- _Work to complete_:
Please return the part of the Opportunity NYC article that opens with the words containing "Don Arthur alerts" and closes with "a developed country.", copied word for word.

Don Arthur alerts me to a new report from MDRC (the organisation that administers many of the US randomised trials) on Opportunity NYC, a conditional cash transfer program in New York city that’s based loosely on the Mexican Progresa/Oportunidades program. Here’s the overview:
In 2007, New York City’s Center for Economic Opportunity launched Opportunity NYC–Family Rewards, an experimental, privately funded, conditional cash transfer (CCT) program to help families break the cycle of poverty. CCT programs offer cash assistance to reduce immediate hardship, but condition these transfers on families’ efforts to build up their “human capital,” often by developing the education and skills that may reduce their poverty over the longer term. Family Rewards is the first comprehensive CCT program in a developed country.
Aimed at low-income families in six of New York City’s highest-poverty communities, Family Rewards ties cash rewards to pre-specified activities and outcomes in children’s education, families’ preventive health care, and parents’ employment. The three-year program is being operated by Seedco — a private, nonprofit intermediary organization — in partnership with six community-based organizations. It is being evaluated by MDRC through a randomized control trial involving approximately 4,800 families and 11,000 children, half of whom can receive the cash incentives if they meet the required conditions, and half who have been assigned to a control group that cannot receive the incentives. This report presents initial findings during the program’s early operating period.
Despite initial challenges in understanding the program’s large number of incentives and related payment requirements, nearly all families eventually earned rewards — more than $6,000, on average, over the first two years. In addition, effects from Family Rewards varied across a wide range of outcome measures — for example, the program:
? Reduced current poverty and hardship, including hunger and some housing and health care hardships
? Increased savings and the likelihood that parents would have bank accounts, and reduced the use of alternative banking institutions (such as check cashers)

- _Dataset_:
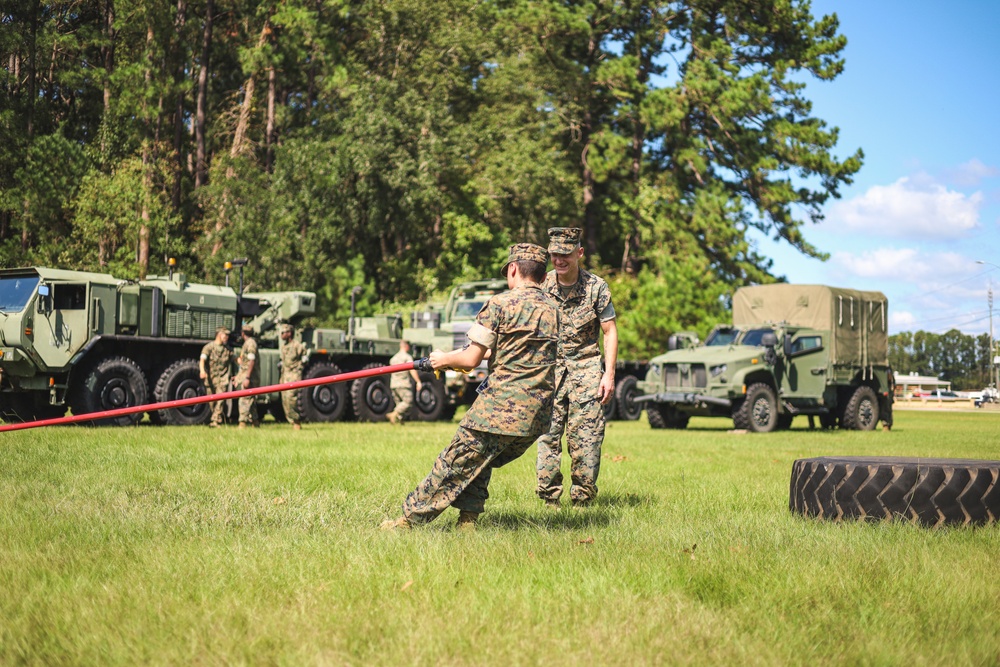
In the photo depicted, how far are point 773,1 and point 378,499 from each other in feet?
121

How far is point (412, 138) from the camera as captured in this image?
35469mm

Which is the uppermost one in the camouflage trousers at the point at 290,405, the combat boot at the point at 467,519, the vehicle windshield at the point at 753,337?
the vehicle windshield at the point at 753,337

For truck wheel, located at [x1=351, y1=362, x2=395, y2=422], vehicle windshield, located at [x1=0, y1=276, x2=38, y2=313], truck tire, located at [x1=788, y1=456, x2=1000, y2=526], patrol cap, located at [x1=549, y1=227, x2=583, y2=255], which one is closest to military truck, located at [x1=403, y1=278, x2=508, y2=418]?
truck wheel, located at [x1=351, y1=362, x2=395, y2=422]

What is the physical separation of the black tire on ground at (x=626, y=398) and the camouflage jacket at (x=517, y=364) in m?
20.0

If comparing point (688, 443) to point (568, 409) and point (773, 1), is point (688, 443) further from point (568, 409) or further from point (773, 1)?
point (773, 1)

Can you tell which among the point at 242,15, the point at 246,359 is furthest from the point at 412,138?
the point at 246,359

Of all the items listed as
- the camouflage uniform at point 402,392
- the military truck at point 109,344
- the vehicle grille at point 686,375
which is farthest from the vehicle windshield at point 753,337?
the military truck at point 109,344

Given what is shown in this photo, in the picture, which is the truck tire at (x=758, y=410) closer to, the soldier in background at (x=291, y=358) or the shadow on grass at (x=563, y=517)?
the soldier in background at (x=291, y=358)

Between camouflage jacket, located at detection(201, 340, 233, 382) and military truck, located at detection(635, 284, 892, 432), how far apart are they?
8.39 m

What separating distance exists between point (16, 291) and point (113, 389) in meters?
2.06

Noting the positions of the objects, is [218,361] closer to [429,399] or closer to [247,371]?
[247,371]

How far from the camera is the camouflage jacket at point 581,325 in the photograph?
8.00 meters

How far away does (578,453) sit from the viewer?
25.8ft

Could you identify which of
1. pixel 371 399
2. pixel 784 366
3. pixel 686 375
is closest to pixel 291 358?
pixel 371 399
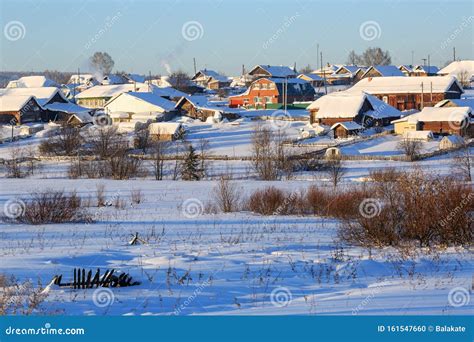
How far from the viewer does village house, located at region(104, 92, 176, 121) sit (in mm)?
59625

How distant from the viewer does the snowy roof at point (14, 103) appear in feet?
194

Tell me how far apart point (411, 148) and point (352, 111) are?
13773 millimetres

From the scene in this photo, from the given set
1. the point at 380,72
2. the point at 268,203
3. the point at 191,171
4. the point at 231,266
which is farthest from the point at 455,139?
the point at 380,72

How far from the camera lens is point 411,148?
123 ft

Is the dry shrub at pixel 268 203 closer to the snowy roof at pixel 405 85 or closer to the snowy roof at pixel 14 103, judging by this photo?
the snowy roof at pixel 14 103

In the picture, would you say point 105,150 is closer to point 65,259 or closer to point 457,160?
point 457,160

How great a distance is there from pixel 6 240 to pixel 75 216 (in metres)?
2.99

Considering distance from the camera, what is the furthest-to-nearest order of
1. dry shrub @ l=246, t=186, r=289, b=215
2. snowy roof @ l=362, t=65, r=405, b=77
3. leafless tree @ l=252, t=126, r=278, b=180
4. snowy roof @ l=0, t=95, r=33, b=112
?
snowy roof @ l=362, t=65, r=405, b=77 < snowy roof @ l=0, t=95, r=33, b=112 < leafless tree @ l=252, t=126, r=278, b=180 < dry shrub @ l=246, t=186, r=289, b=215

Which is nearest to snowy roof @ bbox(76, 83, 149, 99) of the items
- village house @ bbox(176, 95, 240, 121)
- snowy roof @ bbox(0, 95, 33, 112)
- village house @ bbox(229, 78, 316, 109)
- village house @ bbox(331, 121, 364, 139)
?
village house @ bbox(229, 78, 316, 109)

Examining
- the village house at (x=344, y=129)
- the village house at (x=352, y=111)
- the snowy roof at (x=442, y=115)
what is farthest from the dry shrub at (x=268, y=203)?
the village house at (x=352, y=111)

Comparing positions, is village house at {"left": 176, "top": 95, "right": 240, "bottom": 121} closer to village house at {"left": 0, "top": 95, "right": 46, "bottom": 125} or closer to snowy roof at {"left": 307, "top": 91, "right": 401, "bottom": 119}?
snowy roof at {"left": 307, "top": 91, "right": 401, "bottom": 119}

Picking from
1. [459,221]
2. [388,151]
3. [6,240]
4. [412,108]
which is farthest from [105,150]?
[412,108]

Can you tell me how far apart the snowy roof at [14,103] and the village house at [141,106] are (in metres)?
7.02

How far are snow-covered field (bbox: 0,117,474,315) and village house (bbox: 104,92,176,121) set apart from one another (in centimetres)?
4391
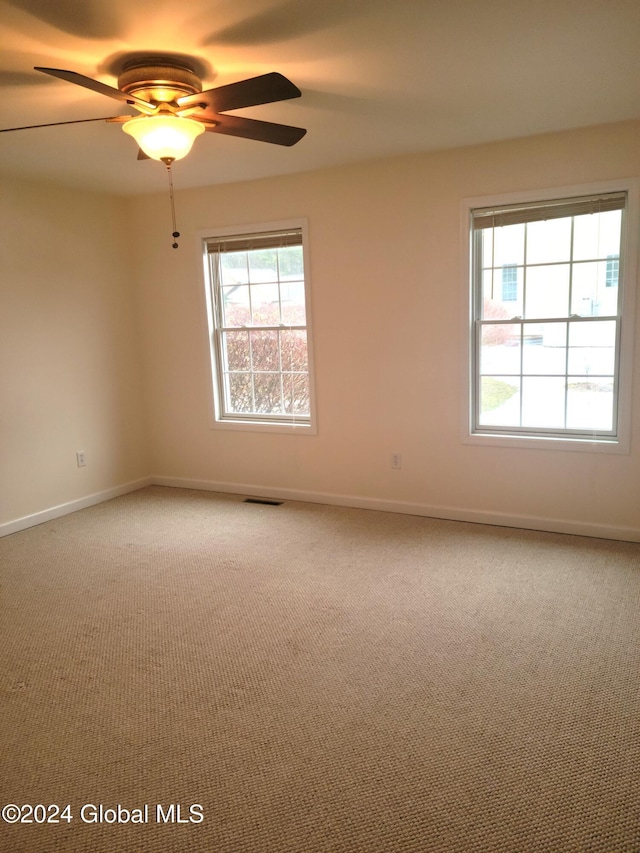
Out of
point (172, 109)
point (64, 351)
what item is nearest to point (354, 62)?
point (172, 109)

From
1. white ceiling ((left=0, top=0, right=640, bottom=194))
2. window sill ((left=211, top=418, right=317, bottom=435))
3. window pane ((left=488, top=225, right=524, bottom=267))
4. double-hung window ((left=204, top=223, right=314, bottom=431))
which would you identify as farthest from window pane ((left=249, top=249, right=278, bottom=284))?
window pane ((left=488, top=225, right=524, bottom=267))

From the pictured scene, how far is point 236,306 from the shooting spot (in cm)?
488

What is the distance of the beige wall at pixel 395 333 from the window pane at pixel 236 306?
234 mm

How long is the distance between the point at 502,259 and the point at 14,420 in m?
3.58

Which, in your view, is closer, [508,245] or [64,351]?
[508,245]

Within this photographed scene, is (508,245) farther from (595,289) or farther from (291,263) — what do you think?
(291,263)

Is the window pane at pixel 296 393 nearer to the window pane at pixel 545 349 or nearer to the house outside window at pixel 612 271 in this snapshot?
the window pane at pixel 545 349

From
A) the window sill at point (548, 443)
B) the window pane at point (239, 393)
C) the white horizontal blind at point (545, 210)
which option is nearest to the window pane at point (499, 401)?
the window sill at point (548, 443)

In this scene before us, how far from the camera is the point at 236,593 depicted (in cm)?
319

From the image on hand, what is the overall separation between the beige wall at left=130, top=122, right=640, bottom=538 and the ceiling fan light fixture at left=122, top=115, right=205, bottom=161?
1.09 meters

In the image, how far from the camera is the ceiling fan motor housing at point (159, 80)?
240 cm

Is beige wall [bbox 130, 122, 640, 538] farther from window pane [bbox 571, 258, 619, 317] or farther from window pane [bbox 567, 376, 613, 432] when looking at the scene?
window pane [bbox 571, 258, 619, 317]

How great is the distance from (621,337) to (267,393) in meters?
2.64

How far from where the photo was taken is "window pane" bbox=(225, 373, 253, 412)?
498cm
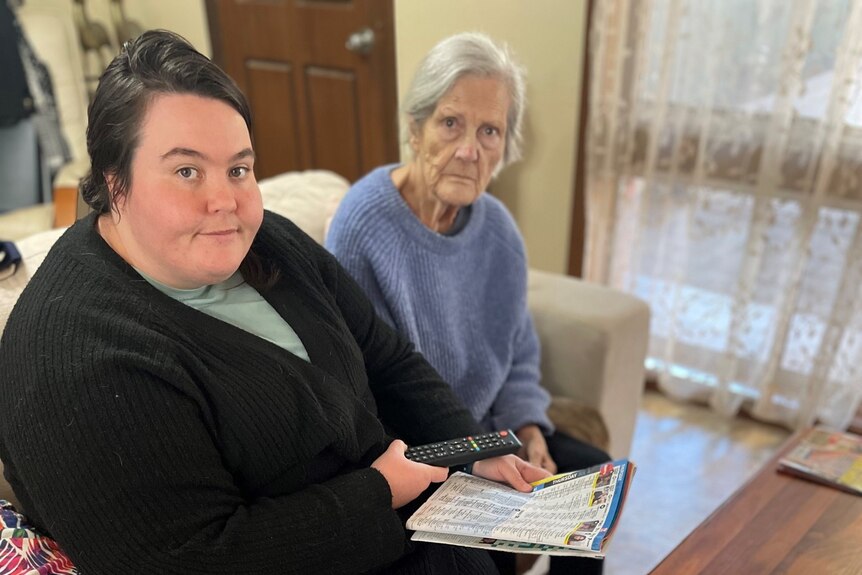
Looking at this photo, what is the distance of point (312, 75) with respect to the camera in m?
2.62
==
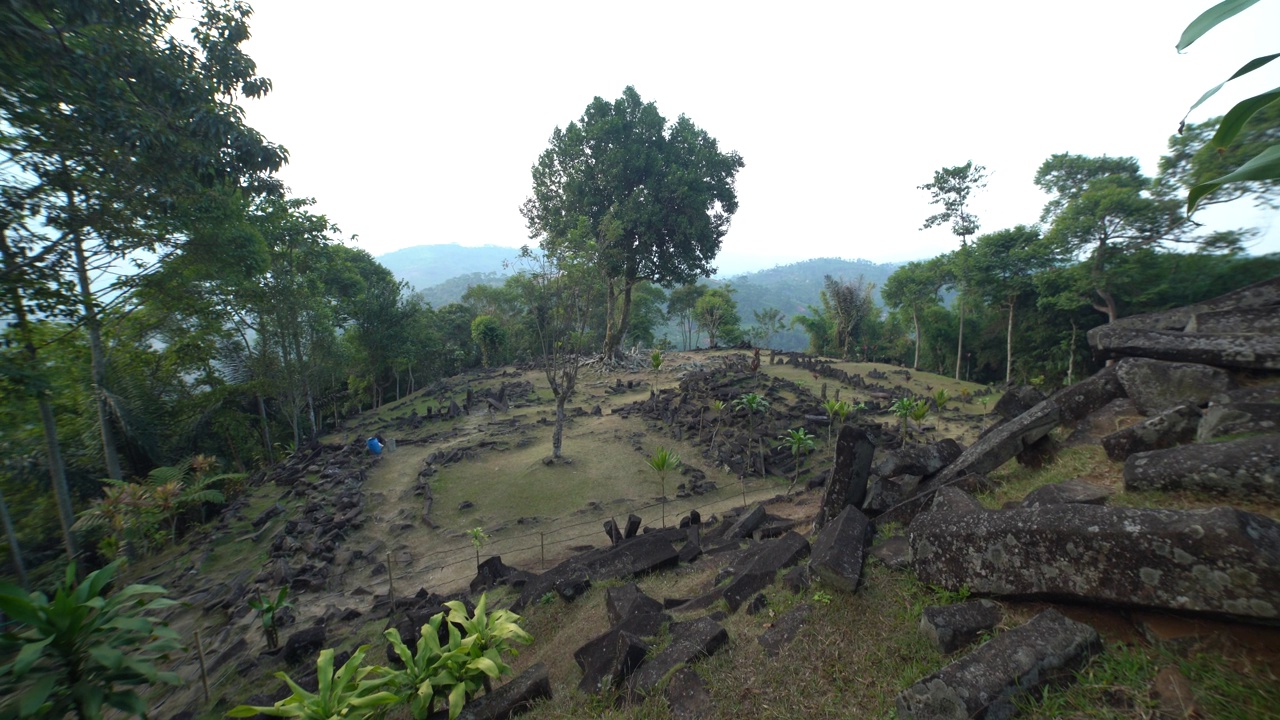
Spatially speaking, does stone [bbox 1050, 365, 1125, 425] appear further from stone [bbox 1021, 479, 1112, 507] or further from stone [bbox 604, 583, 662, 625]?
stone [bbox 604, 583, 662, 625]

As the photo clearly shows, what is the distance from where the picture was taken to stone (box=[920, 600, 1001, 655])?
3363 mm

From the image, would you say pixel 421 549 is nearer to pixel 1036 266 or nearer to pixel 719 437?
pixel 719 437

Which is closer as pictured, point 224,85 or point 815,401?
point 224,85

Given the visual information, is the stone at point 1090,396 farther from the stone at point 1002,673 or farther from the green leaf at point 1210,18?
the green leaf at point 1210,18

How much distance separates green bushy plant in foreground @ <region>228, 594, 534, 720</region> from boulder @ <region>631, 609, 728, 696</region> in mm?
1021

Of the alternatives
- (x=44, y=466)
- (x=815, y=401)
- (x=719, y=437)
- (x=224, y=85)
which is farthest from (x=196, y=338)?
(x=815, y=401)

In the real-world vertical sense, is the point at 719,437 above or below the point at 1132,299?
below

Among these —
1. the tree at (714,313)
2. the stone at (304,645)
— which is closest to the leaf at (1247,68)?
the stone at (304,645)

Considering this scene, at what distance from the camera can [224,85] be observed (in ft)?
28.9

- _Solution to this problem_:
Don Arthur alerts me to a new report from MDRC (the organisation that administers many of the US randomised trials) on Opportunity NYC, a conditional cash transfer program in New York city that’s based loosely on the Mexican Progresa/Oportunidades program. Here’s the overview:
In 2007, New York City’s Center for Economic Opportunity launched Opportunity NYC–Family Rewards, an experimental, privately funded, conditional cash transfer (CCT) program to help families break the cycle of poverty. CCT programs offer cash assistance to reduce immediate hardship, but condition these transfers on families’ efforts to build up their “human capital,” often by developing the education and skills that may reduce their poverty over the longer term. Family Rewards is the first comprehensive CCT program in a developed country.